YOUR INSTRUCTIONS
Retype all of the data shown below, keeping every character the same.
━━━━━━━━━━━━━━━━━━━━
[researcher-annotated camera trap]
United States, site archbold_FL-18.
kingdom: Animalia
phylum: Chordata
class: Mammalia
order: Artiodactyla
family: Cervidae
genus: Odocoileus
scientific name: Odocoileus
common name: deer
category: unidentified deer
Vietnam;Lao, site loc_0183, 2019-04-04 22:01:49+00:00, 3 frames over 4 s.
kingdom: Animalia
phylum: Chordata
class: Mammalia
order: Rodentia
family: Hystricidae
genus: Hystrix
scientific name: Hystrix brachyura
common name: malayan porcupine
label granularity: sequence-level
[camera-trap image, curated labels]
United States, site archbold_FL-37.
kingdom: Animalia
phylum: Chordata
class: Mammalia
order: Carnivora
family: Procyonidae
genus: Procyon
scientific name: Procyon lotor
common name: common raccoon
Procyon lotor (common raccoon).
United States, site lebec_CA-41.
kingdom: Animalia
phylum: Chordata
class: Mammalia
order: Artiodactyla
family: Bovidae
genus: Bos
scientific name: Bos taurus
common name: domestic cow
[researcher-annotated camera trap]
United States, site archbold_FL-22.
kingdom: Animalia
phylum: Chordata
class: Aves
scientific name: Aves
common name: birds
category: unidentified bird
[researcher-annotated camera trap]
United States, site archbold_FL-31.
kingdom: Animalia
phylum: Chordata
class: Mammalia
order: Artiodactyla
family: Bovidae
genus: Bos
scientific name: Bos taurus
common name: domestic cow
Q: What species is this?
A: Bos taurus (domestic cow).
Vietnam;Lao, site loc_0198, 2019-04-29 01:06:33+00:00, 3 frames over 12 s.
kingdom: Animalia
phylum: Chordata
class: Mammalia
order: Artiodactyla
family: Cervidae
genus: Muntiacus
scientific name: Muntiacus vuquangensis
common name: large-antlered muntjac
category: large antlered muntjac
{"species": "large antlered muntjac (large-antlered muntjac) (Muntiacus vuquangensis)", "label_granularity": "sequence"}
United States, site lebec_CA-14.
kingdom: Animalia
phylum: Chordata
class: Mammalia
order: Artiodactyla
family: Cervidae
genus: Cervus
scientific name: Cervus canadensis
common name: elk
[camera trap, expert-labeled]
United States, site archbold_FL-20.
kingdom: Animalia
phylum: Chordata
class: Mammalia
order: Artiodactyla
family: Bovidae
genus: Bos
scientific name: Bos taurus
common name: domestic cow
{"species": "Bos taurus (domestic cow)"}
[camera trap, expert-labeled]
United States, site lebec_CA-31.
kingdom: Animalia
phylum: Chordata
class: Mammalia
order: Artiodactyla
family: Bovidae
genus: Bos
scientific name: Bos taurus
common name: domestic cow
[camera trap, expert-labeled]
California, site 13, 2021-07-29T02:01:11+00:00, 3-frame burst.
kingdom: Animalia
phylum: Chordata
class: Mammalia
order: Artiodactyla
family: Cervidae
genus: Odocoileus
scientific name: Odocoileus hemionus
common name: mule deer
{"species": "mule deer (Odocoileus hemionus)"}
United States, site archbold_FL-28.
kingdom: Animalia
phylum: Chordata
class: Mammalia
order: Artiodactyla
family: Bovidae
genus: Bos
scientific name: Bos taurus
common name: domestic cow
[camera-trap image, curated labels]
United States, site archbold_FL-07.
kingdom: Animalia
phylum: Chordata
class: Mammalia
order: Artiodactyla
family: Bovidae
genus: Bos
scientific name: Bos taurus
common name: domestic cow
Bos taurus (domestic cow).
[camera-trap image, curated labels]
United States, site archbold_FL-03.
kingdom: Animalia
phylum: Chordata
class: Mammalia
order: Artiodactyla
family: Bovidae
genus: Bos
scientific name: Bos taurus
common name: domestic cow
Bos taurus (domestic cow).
━━━━━━━━━━━━━━━━━━━━
EXERCISE RESPONSE
[researcher-annotated camera trap]
United States, site archbold_FL-18.
kingdom: Animalia
phylum: Chordata
class: Mammalia
order: Artiodactyla
family: Cervidae
genus: Odocoileus
scientific name: Odocoileus
common name: deer
category: unidentified deer
Vietnam;Lao, site loc_0183, 2019-04-04 22:01:49+00:00, 3 frames over 4 s.
kingdom: Animalia
phylum: Chordata
class: Mammalia
order: Rodentia
family: Hystricidae
genus: Hystrix
scientific name: Hystrix brachyura
common name: malayan porcupine
label granularity: sequence-level
[camera-trap image, curated labels]
United States, site archbold_FL-37.
kingdom: Animalia
phylum: Chordata
class: Mammalia
order: Carnivora
family: Procyonidae
genus: Procyon
scientific name: Procyon lotor
common name: common raccoon
Procyon lotor (common raccoon).
United States, site lebec_CA-41.
kingdom: Animalia
phylum: Chordata
class: Mammalia
order: Artiodactyla
family: Bovidae
genus: Bos
scientific name: Bos taurus
common name: domestic cow
[researcher-annotated camera trap]
United States, site archbold_FL-22.
kingdom: Animalia
phylum: Chordata
class: Aves
scientific name: Aves
common name: birds
category: unidentified bird
[researcher-annotated camera trap]
United States, site archbold_FL-31.
kingdom: Animalia
phylum: Chordata
class: Mammalia
order: Artiodactyla
family: Bovidae
genus: Bos
scientific name: Bos taurus
common name: domestic cow
Q: What species is this?
A: Bos taurus (domestic cow).
Vietnam;Lao, site loc_0198, 2019-04-29 01:06:33+00:00, 3 frames over 12 s.
kingdom: Animalia
phylum: Chordata
class: Mammalia
order: Artiodactyla
family: Cervidae
genus: Muntiacus
scientific name: Muntiacus vuquangensis
common name: large-antlered muntjac
category: large antlered muntjac
{"species": "large antlered muntjac (large-antlered muntjac) (Muntiacus vuquangensis)", "label_granularity": "sequence"}
United States, site lebec_CA-14.
kingdom: Animalia
phylum: Chordata
class: Mammalia
order: Artiodactyla
family: Cervidae
genus: Cervus
scientific name: Cervus canadensis
common name: elk
[camera trap, expert-labeled]
United States, site archbold_FL-20.
kingdom: Animalia
phylum: Chordata
class: Mammalia
order: Artiodactyla
family: Bovidae
genus: Bos
scientific name: Bos taurus
common name: domestic cow
{"species": "Bos taurus (domestic cow)"}
[camera trap, expert-labeled]
United States, site lebec_CA-31.
kingdom: Animalia
phylum: Chordata
class: Mammalia
order: Artiodactyla
family: Bovidae
genus: Bos
scientific name: Bos taurus
common name: domestic cow
[camera trap, expert-labeled]
California, site 13, 2021-07-29T02:01:11+00:00, 3-frame burst.
kingdom: Animalia
phylum: Chordata
class: Mammalia
order: Artiodactyla
family: Cervidae
genus: Odocoileus
scientific name: Odocoileus hemionus
common name: mule deer
{"species": "mule deer (Odocoileus hemionus)"}
United States, site archbold_FL-28.
kingdom: Animalia
phylum: Chordata
class: Mammalia
order: Artiodactyla
family: Bovidae
genus: Bos
scientific name: Bos taurus
common name: domestic cow
[camera-trap image, curated labels]
United States, site archbold_FL-07.
kingdom: Animalia
phylum: Chordata
class: Mammalia
order: Artiodactyla
family: Bovidae
genus: Bos
scientific name: Bos taurus
common name: domestic cow
Bos taurus (domestic cow).
[camera-trap image, curated labels]
United States, site archbold_FL-03.
kingdom: Animalia
phylum: Chordata
class: Mammalia
order: Artiodactyla
family: Bovidae
genus: Bos
scientific name: Bos taurus
common name: domestic cow
Bos taurus (domestic cow).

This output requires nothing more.